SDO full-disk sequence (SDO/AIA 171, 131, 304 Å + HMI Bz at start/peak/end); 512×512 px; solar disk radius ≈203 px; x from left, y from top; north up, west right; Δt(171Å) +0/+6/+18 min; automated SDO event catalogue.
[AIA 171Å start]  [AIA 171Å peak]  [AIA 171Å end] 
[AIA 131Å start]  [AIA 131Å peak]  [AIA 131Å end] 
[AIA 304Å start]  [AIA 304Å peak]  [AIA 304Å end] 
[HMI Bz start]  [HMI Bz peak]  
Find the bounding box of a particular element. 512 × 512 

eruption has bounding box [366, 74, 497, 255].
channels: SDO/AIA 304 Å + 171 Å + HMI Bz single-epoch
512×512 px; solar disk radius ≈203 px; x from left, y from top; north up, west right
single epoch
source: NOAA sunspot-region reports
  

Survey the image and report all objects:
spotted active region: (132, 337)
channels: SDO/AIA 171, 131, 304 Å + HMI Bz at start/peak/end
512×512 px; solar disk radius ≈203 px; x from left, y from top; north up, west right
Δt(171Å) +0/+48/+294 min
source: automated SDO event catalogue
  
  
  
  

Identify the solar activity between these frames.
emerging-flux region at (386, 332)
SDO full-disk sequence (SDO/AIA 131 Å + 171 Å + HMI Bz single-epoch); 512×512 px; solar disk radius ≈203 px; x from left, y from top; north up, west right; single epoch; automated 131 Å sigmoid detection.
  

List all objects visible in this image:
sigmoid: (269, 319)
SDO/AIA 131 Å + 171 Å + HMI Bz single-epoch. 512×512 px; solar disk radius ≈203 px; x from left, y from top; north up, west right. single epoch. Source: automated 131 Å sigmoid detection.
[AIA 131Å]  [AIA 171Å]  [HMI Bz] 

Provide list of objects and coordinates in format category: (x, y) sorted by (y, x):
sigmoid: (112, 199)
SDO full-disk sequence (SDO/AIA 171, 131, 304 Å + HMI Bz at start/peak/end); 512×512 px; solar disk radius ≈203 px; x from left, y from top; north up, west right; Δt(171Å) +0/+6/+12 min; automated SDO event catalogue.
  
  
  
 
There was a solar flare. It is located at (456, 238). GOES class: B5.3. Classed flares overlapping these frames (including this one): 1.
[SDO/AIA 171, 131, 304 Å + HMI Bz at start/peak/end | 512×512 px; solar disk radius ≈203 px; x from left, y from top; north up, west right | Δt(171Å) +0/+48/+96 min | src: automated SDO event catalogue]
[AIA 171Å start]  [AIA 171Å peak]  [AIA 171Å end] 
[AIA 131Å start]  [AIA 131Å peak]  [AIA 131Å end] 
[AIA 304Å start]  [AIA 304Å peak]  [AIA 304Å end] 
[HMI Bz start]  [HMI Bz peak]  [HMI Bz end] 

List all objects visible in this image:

* * *

● **CHALLENGE**
Please rewrite the material above, replacing every instance of "solar disk radius" with "photospheric disk radius" and changing nothing else.

● **THE RESULT**
SDO full-disk sequence (SDO/AIA 171, 131, 304 Å + HMI Bz at start/peak/end); 512×512 px; photospheric disk radius ≈203 px; x from left, y from top; north up, west right; Δt(171Å) +0/+6/+18 min; automated SDO event catalogue.
[AIA 171Å start]  [AIA 171Å peak]  [AIA 171Å end] 
[AIA 131Å start]  [AIA 131Å peak]  [AIA 131Å end] 
[AIA 304Å start]  [AIA 304Å peak]  [AIA 304Å end] 
[HMI Bz start]  [HMI Bz peak]  
Find the bounding box of a particular element. 512 × 512 

eruption has bounding box [366, 74, 497, 255].
channels: SDO/AIA 304 Å + 171 Å + HMI Bz single-epoch
512×512 px; photospheric disk radius ≈203 px; x from left, y from top; north up, west right
single epoch
source: NOAA sunspot-region reports
  

Survey the image and report all objects:
spotted active region: (132, 337)
channels: SDO/AIA 171, 131, 304 Å + HMI Bz at start/peak/end
512×512 px; photospheric disk radius ≈203 px; x from left, y from top; north up, west right
Δt(171Å) +0/+48/+294 min
source: automated SDO event catalogue
  
  
  
  

Identify the solar activity between these frames.
emerging-flux region at (386, 332)
SDO full-disk sequence (SDO/AIA 131 Å + 171 Å + HMI Bz single-epoch); 512×512 px; photospheric disk radius ≈203 px; x from left, y from top; north up, west right; single epoch; automated 131 Å sigmoid detection.
  

List all objects visible in this image:
sigmoid: (269, 319)
SDO/AIA 131 Å + 171 Å + HMI Bz single-epoch. 512×512 px; photospheric disk radius ≈203 px; x from left, y from top; north up, west right. single epoch. Source: automated 131 Å sigmoid detection.
[AIA 131Å]  [AIA 171Å]  [HMI Bz] 

Provide list of objects and coordinates in format category: (x, y) sorted by (y, x):
sigmoid: (112, 199)
SDO full-disk sequence (SDO/AIA 171, 131, 304 Å + HMI Bz at start/peak/end); 512×512 px; photospheric disk radius ≈203 px; x from left, y from top; north up, west right; Δt(171Å) +0/+6/+12 min; automated SDO event catalogue.
  
  
  
 
There was a solar flare. It is located at (456, 238). GOES class: B5.3. Classed flares overlapping these frames (including this one): 1.
[SDO/AIA 171, 131, 304 Å + HMI Bz at start/peak/end | 512×512 px; photospheric disk radius ≈203 px; x from left, y from top; north up, west right | Δt(171Å) +0/+48/+96 min | src: automated SDO event catalogue]
[AIA 171Å start]  [AIA 171Å peak]  [AIA 171Å end] 
[AIA 131Å start]  [AIA 131Å peak]  [AIA 131Å end] 
[AIA 304Å start]  [AIA 304Å peak]  [AIA 304Å end] 
[HMI Bz start]  [HMI Bz peak]  [HMI Bz end] 

List all objects visible in this image:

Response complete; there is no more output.